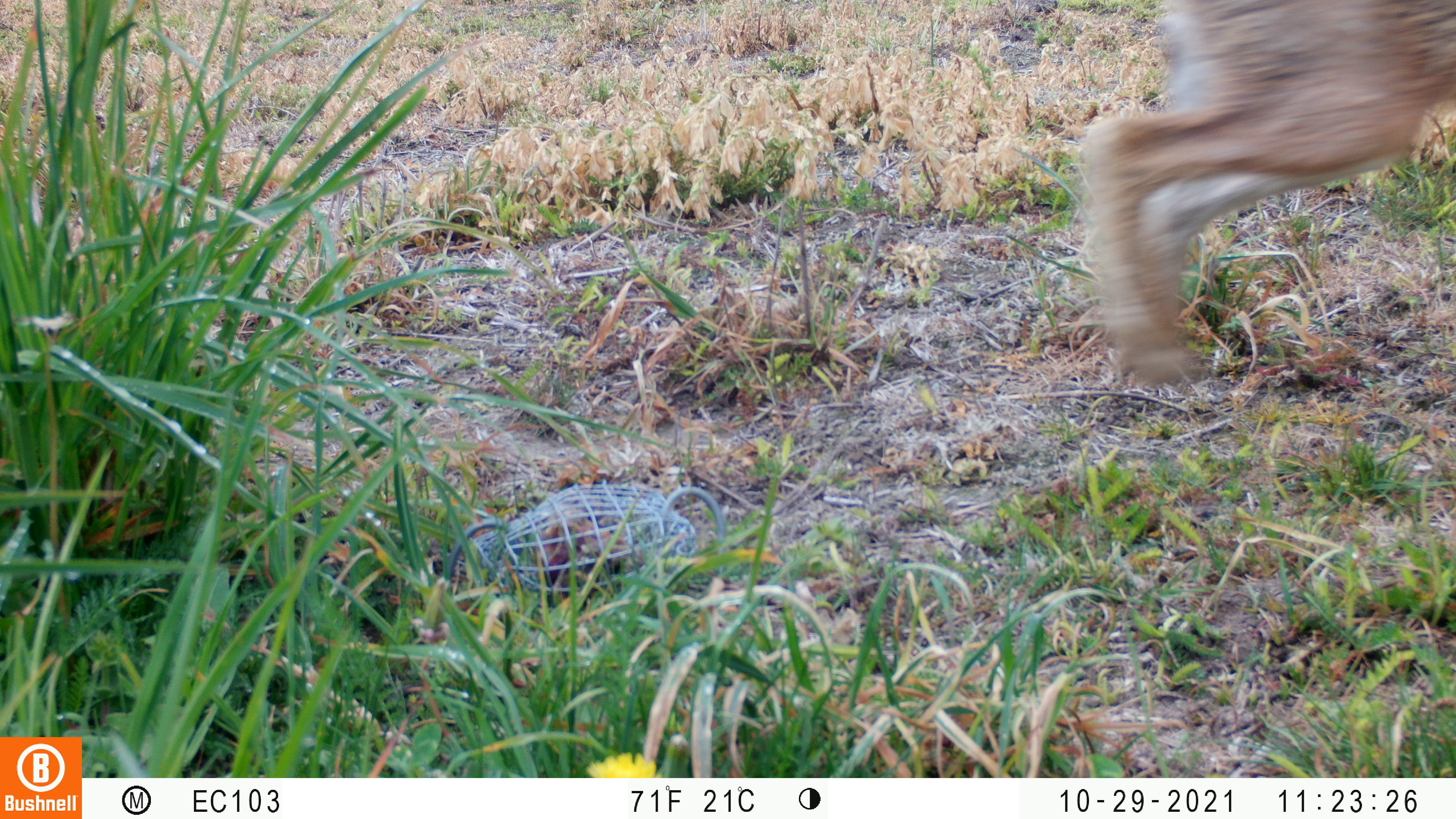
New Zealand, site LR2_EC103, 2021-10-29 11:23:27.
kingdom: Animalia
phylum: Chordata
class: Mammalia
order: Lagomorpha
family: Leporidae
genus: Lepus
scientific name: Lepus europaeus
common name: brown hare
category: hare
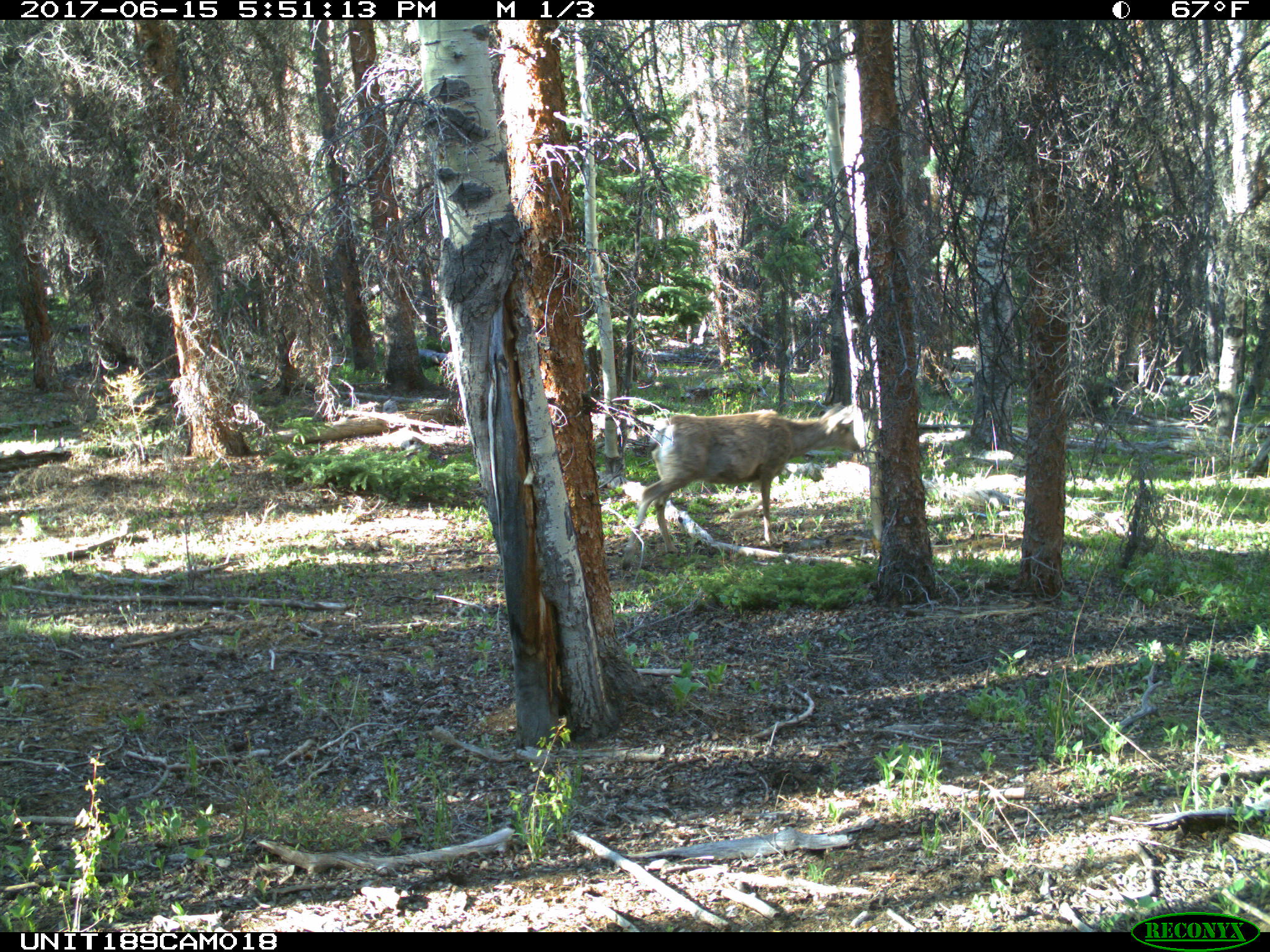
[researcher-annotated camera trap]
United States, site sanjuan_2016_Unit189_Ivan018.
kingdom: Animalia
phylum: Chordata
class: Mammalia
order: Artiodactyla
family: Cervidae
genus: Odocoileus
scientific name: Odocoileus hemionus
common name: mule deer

────────────────────

Set down the data again, exactly, without images.

> Solution
New Zealand, site LR2_EC103, 2021-10-29 11:23:27.
kingdom: Animalia
phylum: Chordata
class: Mammalia
order: Lagomorpha
family: Leporidae
genus: Lepus
scientific name: Lepus europaeus
common name: brown hare
category: hare
[researcher-annotated camera trap]
United States, site sanjuan_2016_Unit189_Ivan018.
kingdom: Animalia
phylum: Chordata
class: Mammalia
order: Artiodactyla
family: Cervidae
genus: Odocoileus
scientific name: Odocoileus hemionus
common name: mule deer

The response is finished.